In our last round we welcomed Anthemis, SIX FinTech Ventures, Tribeca ESP and Reciprocal VC alongside our existing investors. This was a very deliberate choice based on many months of research and conversations and now, without doubt, we have the best partners to help us grow further, in both the US and Switzerland.
The Department for International Trade has given us tremendous support from the earliest days and through all the subsequent stages of our growth. It has a strong local presence in all key markets, and I recommend the organisation to any UK business thinking of expanding internationally.
With its particular strength in knowledge and networks, we have also benefited hugely from the Mayor’s International Business Programme in London, the UK TechNation and our US law Counsel Wilson Sonsini.
- 6. Remember local rules—tax, immigration, employment, regulatory oversight, etc.
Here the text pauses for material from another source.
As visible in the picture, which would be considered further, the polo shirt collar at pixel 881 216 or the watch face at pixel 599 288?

Often treated as a straightforward necessity rather than a core task, or even overlooked, the reality is that all this can be very complex and expensive, so worth putting it on the list of issues to work through early on.
- 7. Post-COVID, we have all had to re-set, personally and professionally, adjusting to the new world at our own pace. Commercially, we need to seize opportunities but not at the expense of keeping people at the heart of what we do. This is especially the case in the digital arena, where opportunities are many but the human touch can be hard to maintain. Keep evaluating and constantly explore new opportunities.
Ultimately, wherever you go, one thing that unites all of our experiences is that trust at every level is absolutely fundamental—with your local team, advisers, clients, as well as your clients’ trust in your ability to deliver what they really need.